One important variable might be whether a vehicle has actually been sold. This data would be useful to determine how the vehicles that are actually sold differ, if at all, from all the vehicles that are posted. This variable could not be deduced from the other variables, and it may not even be possible to obtain it from the site, if vehicles that are sold simmply have their posts closed and made inaccessible.
clean.conditions <- vposts$condition
conditions <- as.vector(sort(table(clean.conditions, useNA = "always") /
length(clean.conditions), decreasing = T))
names(conditions) <- names(sort(table(clean.conditions, useNA = "always"),
decreasing = T))
names(conditions)[is.na(names(conditions))] <- "NA"
barplot(conditions, las=2, cex.names = 0.5, cex.axis = 0.7)
title(main="Vehicle Conditions", ylab="Proportion with Condition")
Many of the conditions were used to describe very few vehicles, often only 1. Because these conditions will not lead to useful conclusions, only the more common conditions will be considered.
top.conditions <- conditions[conditions >= .001]
# Subset with only the top conditions
vp.top.conditions <- vposts[vposts$condition %in% names(top.conditions), ]
bwplot(condition ~ odometer, data = vp.top.conditions,
main="Vehicle Condition and Odometer", xlab = "Condition")

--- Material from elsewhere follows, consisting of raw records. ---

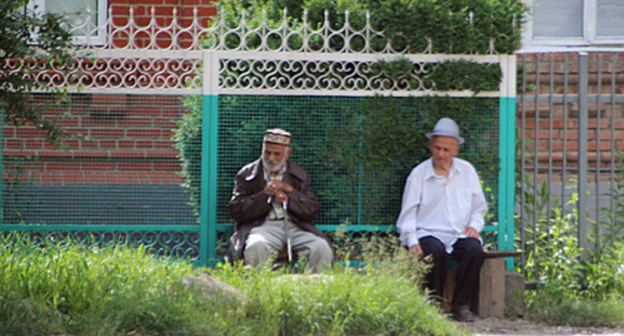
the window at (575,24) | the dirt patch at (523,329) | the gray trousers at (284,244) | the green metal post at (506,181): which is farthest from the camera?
the window at (575,24)

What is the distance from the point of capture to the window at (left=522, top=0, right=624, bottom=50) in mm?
9727

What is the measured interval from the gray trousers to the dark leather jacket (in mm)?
79

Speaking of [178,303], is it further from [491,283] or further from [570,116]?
[570,116]

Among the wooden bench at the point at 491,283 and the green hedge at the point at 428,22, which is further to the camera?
the green hedge at the point at 428,22

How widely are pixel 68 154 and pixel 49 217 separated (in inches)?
23.5

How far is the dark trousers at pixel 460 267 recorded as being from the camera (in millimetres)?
6809

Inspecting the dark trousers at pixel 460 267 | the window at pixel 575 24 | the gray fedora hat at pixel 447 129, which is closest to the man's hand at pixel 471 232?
the dark trousers at pixel 460 267

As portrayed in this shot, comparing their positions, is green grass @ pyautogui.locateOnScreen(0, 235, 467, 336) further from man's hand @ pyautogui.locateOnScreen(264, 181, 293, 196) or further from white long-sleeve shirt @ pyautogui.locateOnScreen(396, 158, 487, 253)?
white long-sleeve shirt @ pyautogui.locateOnScreen(396, 158, 487, 253)

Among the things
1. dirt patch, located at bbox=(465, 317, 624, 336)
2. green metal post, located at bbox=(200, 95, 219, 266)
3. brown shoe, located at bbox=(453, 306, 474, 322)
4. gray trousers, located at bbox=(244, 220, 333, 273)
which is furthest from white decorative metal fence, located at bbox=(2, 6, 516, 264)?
brown shoe, located at bbox=(453, 306, 474, 322)

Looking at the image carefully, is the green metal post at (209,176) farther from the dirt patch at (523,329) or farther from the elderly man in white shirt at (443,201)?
the dirt patch at (523,329)

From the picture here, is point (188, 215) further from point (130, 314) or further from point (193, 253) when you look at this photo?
point (130, 314)

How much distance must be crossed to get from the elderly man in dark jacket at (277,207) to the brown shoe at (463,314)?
1040 millimetres

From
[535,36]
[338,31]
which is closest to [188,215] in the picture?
[338,31]

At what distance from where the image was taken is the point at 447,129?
7.05 metres
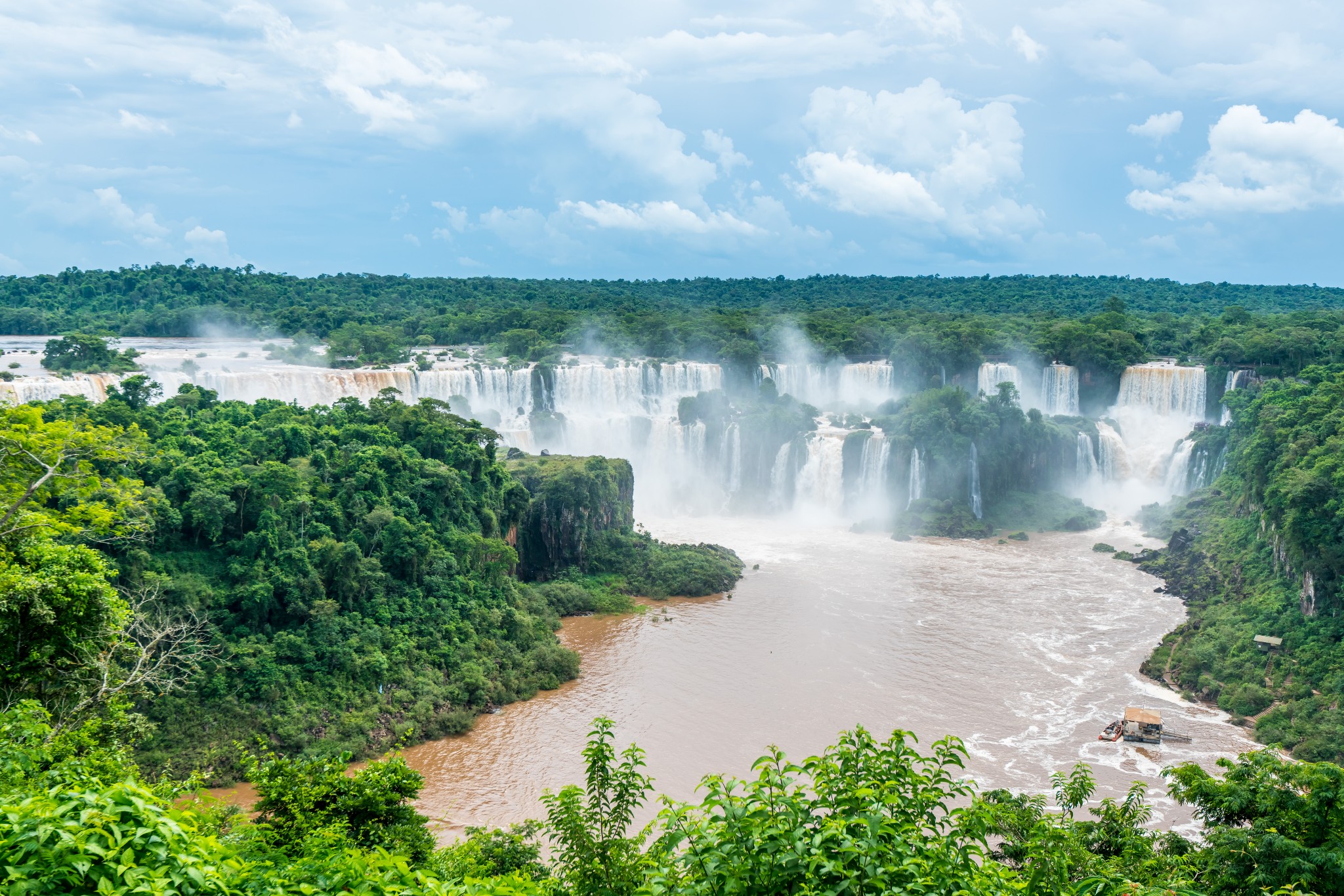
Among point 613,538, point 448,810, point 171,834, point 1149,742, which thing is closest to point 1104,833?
point 1149,742

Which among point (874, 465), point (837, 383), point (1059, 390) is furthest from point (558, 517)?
point (1059, 390)

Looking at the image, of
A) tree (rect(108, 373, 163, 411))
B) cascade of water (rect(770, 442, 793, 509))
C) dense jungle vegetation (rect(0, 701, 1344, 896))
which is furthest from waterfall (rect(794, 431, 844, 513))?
dense jungle vegetation (rect(0, 701, 1344, 896))

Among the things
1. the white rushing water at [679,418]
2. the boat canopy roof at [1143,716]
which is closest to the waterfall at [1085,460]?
the white rushing water at [679,418]

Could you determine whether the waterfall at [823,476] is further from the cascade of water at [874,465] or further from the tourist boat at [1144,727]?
the tourist boat at [1144,727]

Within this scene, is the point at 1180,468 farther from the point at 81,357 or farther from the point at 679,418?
the point at 81,357

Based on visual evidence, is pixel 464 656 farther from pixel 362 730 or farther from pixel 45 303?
pixel 45 303

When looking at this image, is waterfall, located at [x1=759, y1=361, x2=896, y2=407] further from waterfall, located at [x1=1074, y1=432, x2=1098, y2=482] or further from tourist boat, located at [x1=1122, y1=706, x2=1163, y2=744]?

The boxplots show that vehicles with conditions like "excellent", "new", or "like new" tend to have lower odometer values than vehicles with conditions like "fair" or "good". The "certified" condition shows the least range of odometer values, likely due to having compmaratively few observations. Curiously, the "used" condition seems to have relativley low odometer values, with a distribution similar to "like new".